__Activity__. Update every line in the listing below by changing "cardigan" to "sweater" and leaving everything else as it is. Omit the pictures from your answer.

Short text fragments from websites
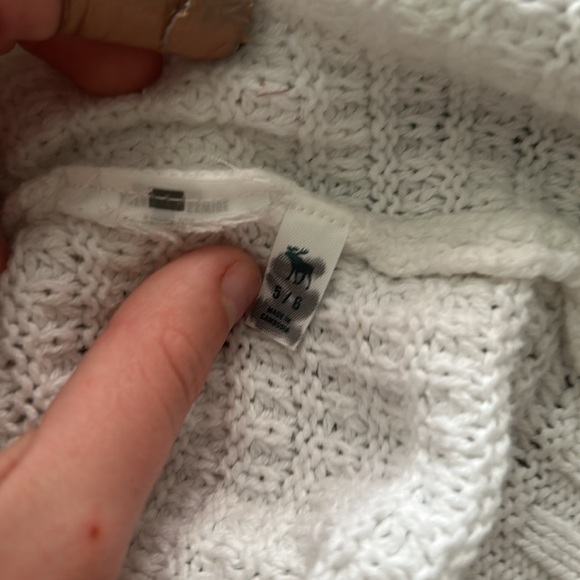 |🫎| Abercrombie Kids knit white cardigan - Picture 2 of 2
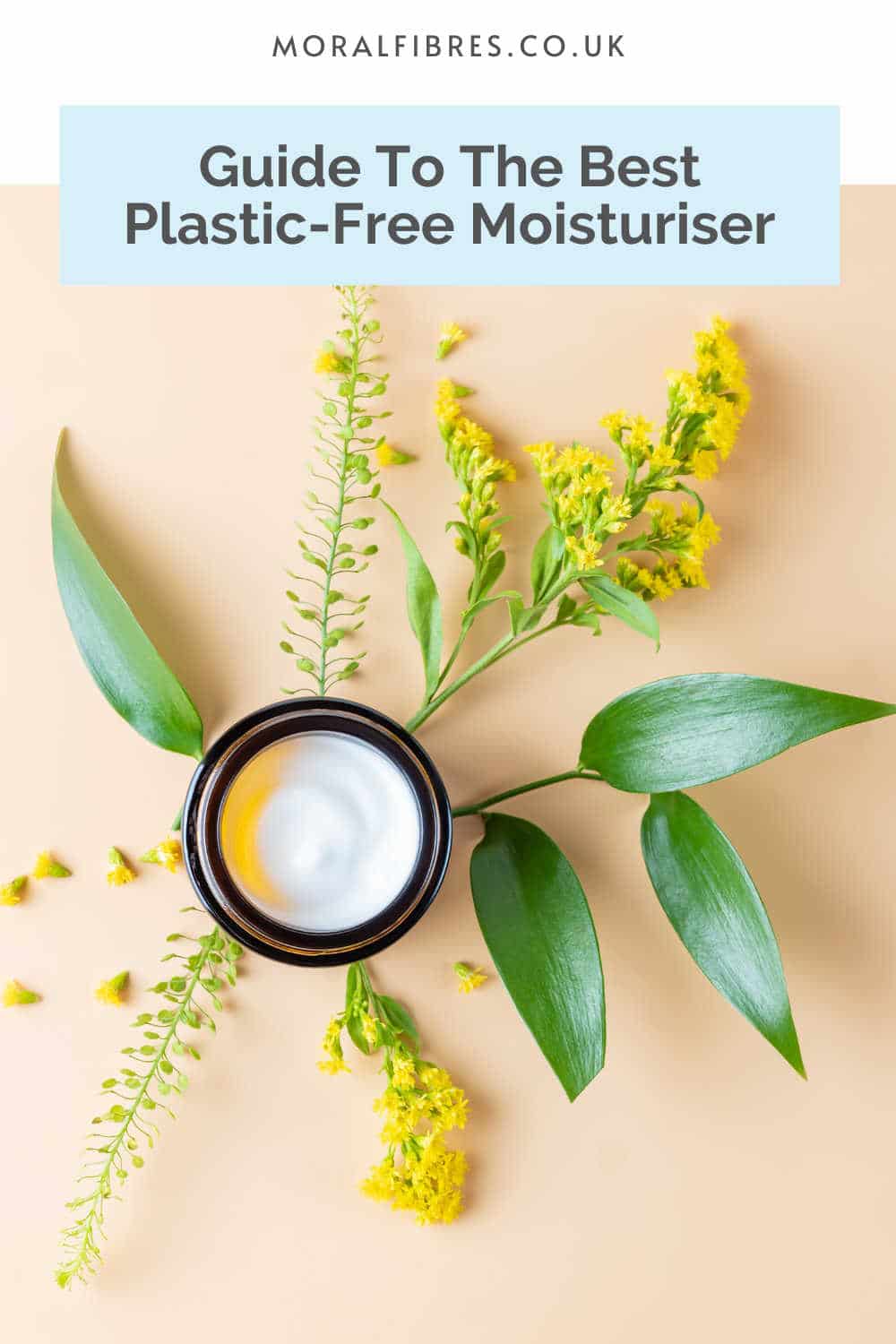 Glass jar of face cream on a peach background with a blue text box that reads guide to the best plastic-free moisturiser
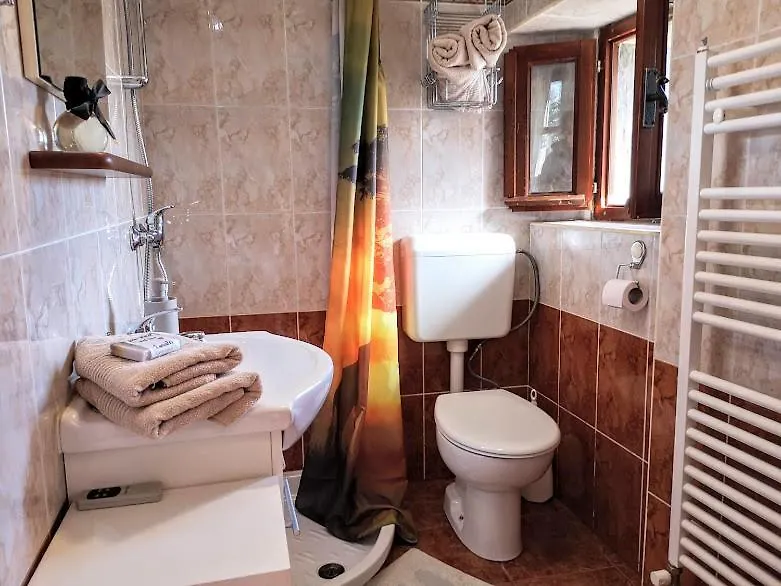 Apartment Franko - Hum Croatia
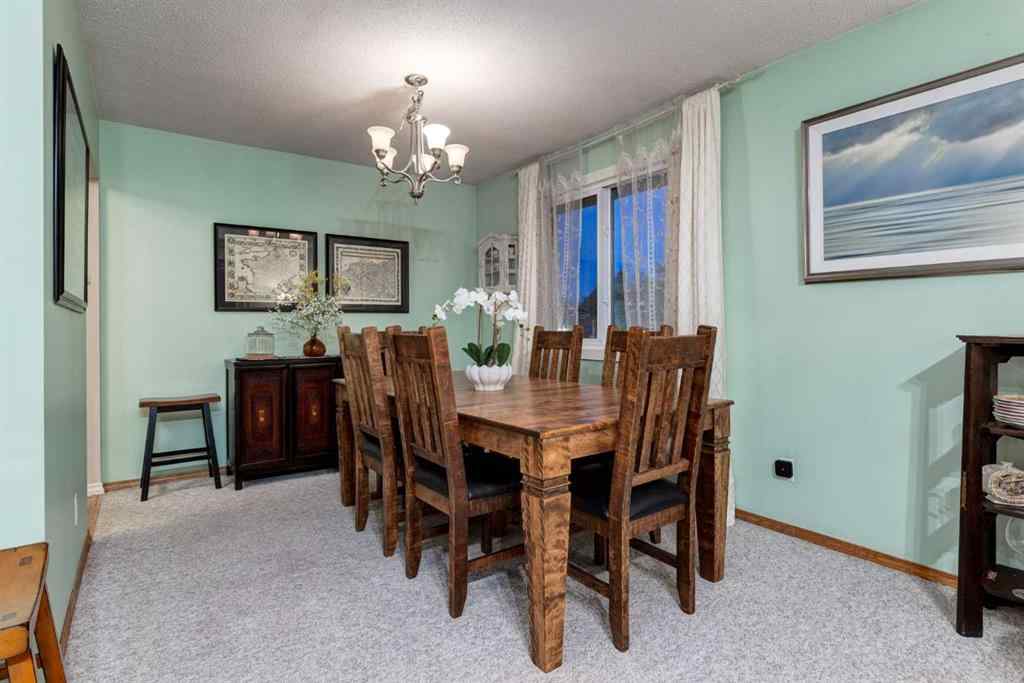 MLS® A2261199 - 220 Oakridge Place SW in Oakridge Calgary, Residential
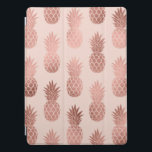 Girl Tropical Rose Goldenes Ananas Muster iPad Pro Hülle<br><div class="desc">Dieses moderne, schlichte und niedliche Muster ist aus Imitaten, die auf einem pastellfarbenen, rosafarbenen Hintergrund mit Goldfolie aus Rose und tropischen Ananas im Sommer bedruckt sind. Dieses Design wurde aus einem Illustrationsstil gefertigt und eignet sich perfekt für die elegante und schicke Frau. Sein Druck macht Spaß, aber feminin und süß....</div>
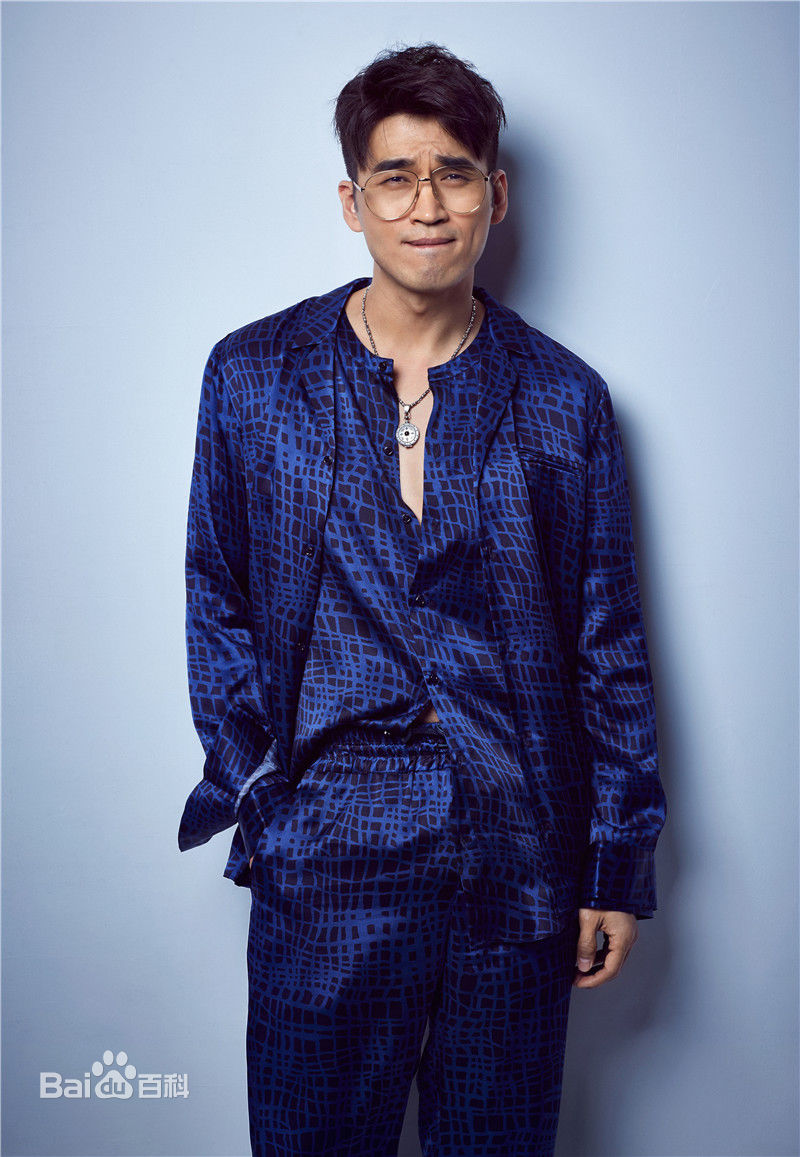 栾元晖(MAX)照片壁纸壁纸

__Answer to the exercise__.
 |🫎| Abercrombie Kids knit white sweater - Picture 2 of 2
 Glass jar of face cream on a peach background with a blue text box that reads guide to the best plastic-free moisturiser
 Apartment Franko - Hum Croatia
 MLS® A2261199 - 220 Oakridge Place SW in Oakridge Calgary, Residential
 Girl Tropical Rose Goldenes Ananas Muster iPad Pro Hülle<br><div class="desc">Dieses moderne, schlichte und niedliche Muster ist aus Imitaten, die auf einem pastellfarbenen, rosafarbenen Hintergrund mit Goldfolie aus Rose und tropischen Ananas im Sommer bedruckt sind. Dieses Design wurde aus einem Illustrationsstil gefertigt und eignet sich perfekt für die elegante und schicke Frau. Sein Druck macht Spaß, aber feminin und süß....</div>
 栾元晖(MAX)照片壁纸壁纸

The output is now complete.